Problem: Work through the listing below and give again exactly the lines from the one with "Engineer fitting an aircon unit" to the one with "A vintage 1990s", both ends included. All other lines and all pictures stay out.

Materials provided:
++++
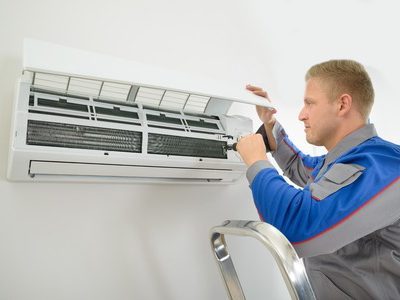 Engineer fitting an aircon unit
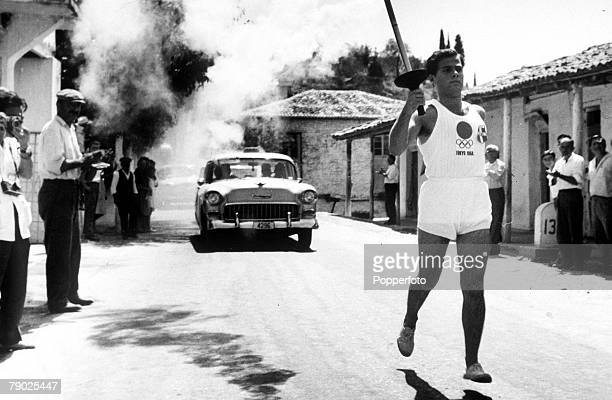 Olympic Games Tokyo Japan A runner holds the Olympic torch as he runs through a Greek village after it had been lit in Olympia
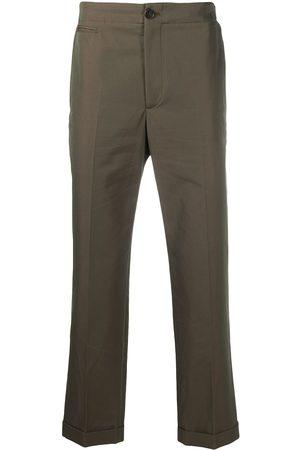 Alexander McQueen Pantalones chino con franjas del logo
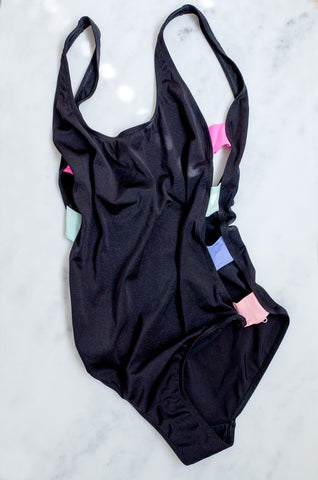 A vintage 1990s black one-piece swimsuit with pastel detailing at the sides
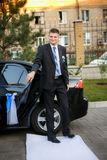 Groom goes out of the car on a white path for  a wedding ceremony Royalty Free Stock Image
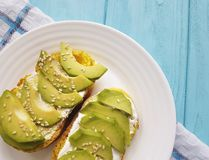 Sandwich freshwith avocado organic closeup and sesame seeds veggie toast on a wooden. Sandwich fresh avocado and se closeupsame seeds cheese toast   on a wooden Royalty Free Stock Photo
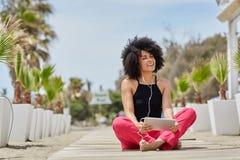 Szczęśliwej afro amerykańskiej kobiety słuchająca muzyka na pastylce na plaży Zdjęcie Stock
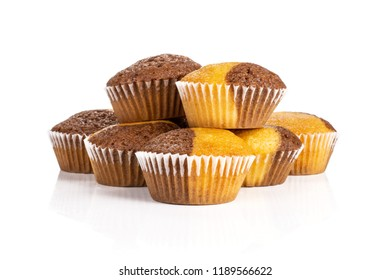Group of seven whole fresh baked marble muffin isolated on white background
++++
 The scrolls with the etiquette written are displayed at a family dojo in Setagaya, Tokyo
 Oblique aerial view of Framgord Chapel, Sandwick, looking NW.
++++
Answer for this exercise:
 Engineer fitting an aircon unit
 Olympic Games Tokyo Japan A runner holds the Olympic torch as he runs through a Greek village after it had been lit in Olympia
 Alexander McQueen Pantalones chino con franjas del logo
 A vintage 1990s black one-piece swimsuit with pastel detailing at the sides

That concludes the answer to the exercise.